There has been a great deal of controversy and speculation about who the big winners and losers are from the recent Tax Cuts and Jobs Act. According to economists, the limits on property tax deductions could have a significant impact on the housing market.
An analysis by economists Arthur Laffer and Stephen Moore, published in the Wall Street Journal, states that upwards of 800,000 people will relocate from New York and California alone due to the change in their property tax liability. That could be good news for the Real Estate industry.
The New Tax Law Impacts Homeowners
Although other experts disagree with their findings, Laffer and Moore point to homeowners that are on the cusp of being able to afford homes in these high-value markets or are wealthy and decide the added cost isn’t worth the location.
The Wall Street Journal went as far as to headline the op-ed, “So Long, California. Sayonara, New York,” and it should be noted that Laffer and Moore reportedly advised the president about this expected phenomenon.
The conservative economists say the new law increases the true dollars and cents income tax rate for Californians from 8.5 percent to a double-digit 13 percent. The numbers look even worse for wealthy New Yorkers. One-percenters earning $10 million or more, not uncommon in Manhattan, would see a staggering tax liability increase of 50 percent or greater.

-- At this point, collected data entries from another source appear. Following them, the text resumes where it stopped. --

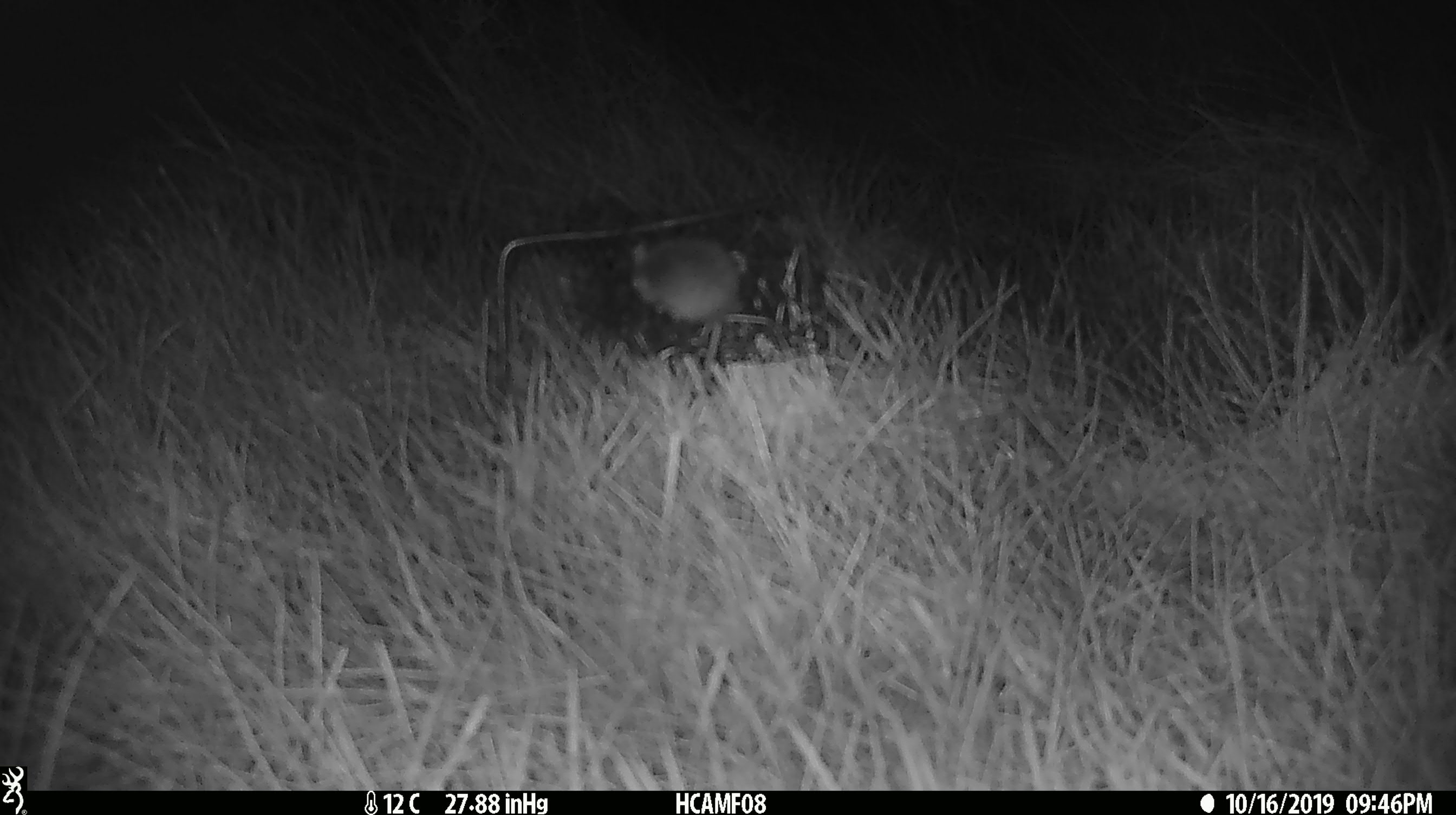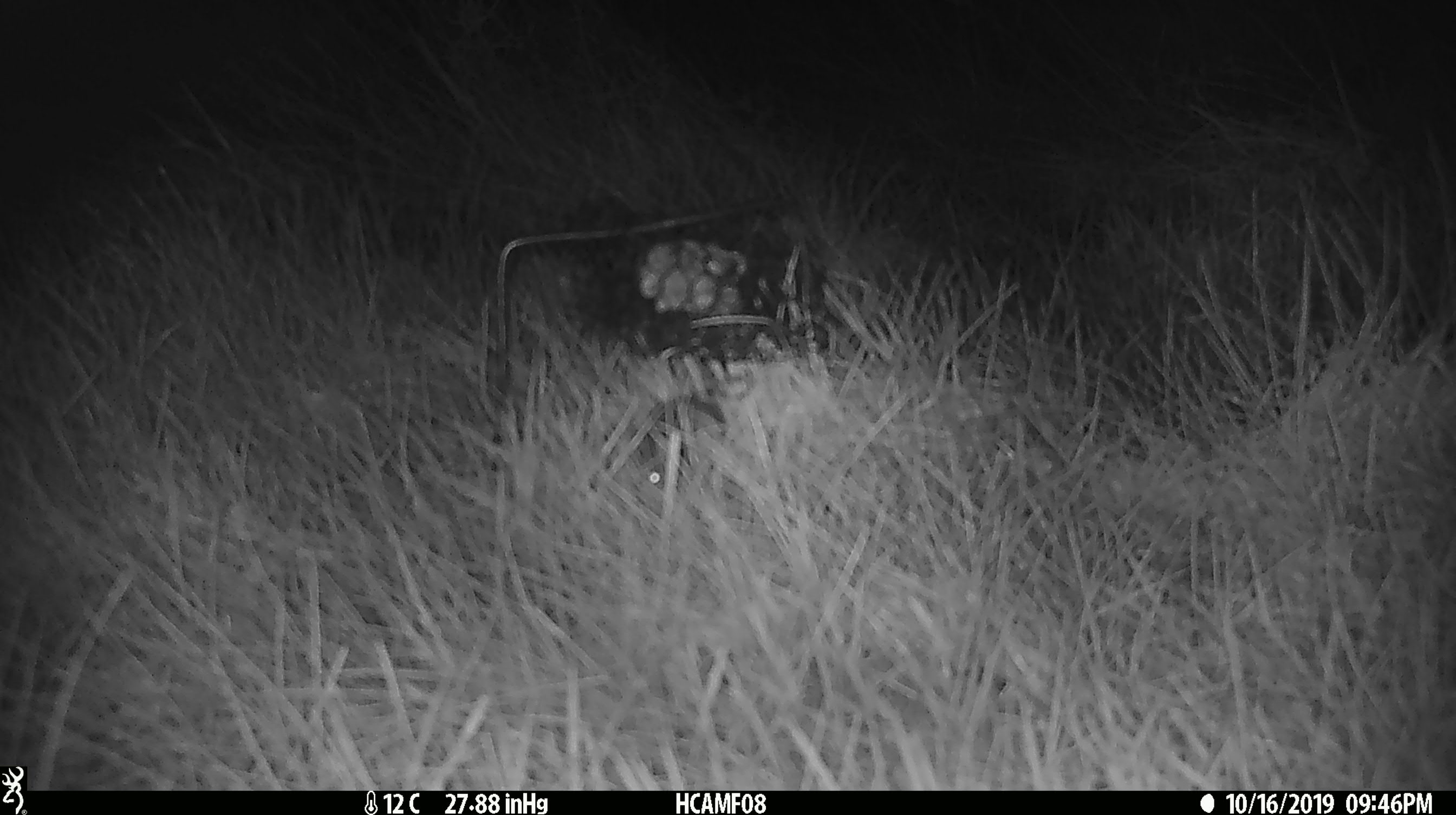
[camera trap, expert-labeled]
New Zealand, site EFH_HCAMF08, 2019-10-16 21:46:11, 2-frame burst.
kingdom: Animalia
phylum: Chordata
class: Mammalia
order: Rodentia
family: Muridae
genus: Mus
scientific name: Mus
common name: mouse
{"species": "mouse (Mus)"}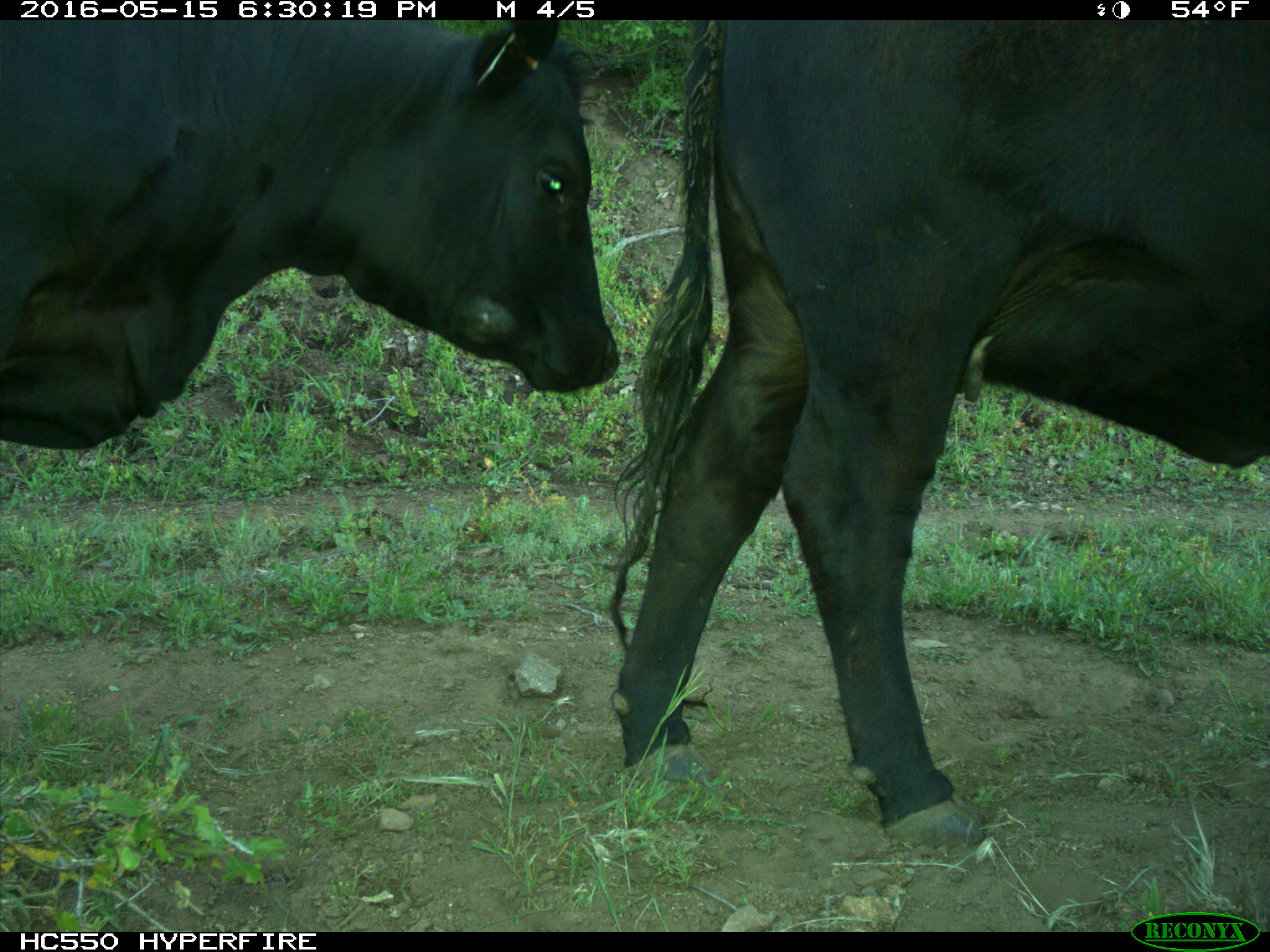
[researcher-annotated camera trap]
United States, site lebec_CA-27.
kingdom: Animalia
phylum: Chordata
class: Mammalia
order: Artiodactyla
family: Bovidae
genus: Bos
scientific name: Bos taurus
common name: domestic cow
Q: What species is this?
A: Bos taurus (domestic cow).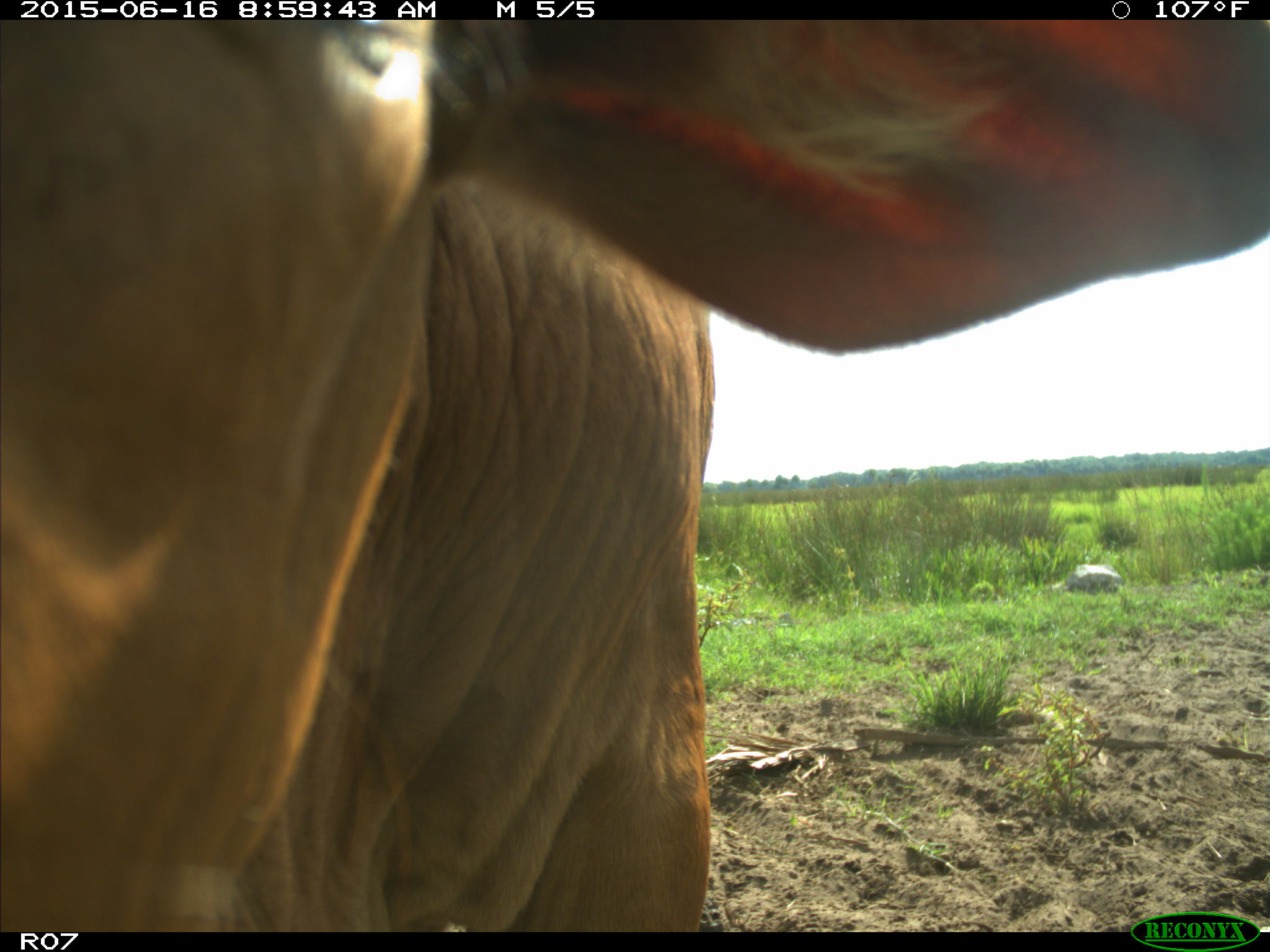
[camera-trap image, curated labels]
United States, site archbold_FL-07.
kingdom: Animalia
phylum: Chordata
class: Mammalia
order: Artiodactyla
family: Bovidae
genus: Bos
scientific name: Bos taurus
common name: domestic cow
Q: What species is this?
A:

The new property tax deductions have a ceiling of only $10,000, which would barely make an impact for wealthy property owners in NYC. In conjunction with the anticipated 800,000 leaving New York and California, Connecticut, New Jersey and Minnesota could see an exodus of 500,000 all told.
“In years to come, millions of people, thousands of businesses and tens of billions of dollars of net income will flee high-tax blue states for low-tax red states,” they state in the op-ed.
Tax Law May Positively Impact The Real Estate Market
Migration is not necessarily a bad thing for the Real Estate industry. Keep in mind that high-value Manhattan or San Francisco living spaces are unlikely remain on the market long. Some of these areas enjoy waiting lists of people wanting to get into the neighborhoods. Migration would likely lead to a strong seller’s market in border states.
The economists say 3.5 million people have already left the highest tax states to live in lower ones as a cost-effective move. Neighboring New Jersey saw 46,000 millionaires take up residence in 2010, swelling its millionaire ranks to 258,000. That same year, New York saw an uptick of 84,000 millionaires and California enjoyed and additional 169,000. A Stanford University-based study concluded that 2.4 of people earning more than $1 million move each year and 2.9 percent of lower earners relocate. The tax code changes would only add to those figures.
If Laffer and Moore are correct that higher property tax liability will create migration, then we could see a significant uptick in Real Estate sales. Whether you favor the new tax law or not, the Real Estate market could be very hot going forward.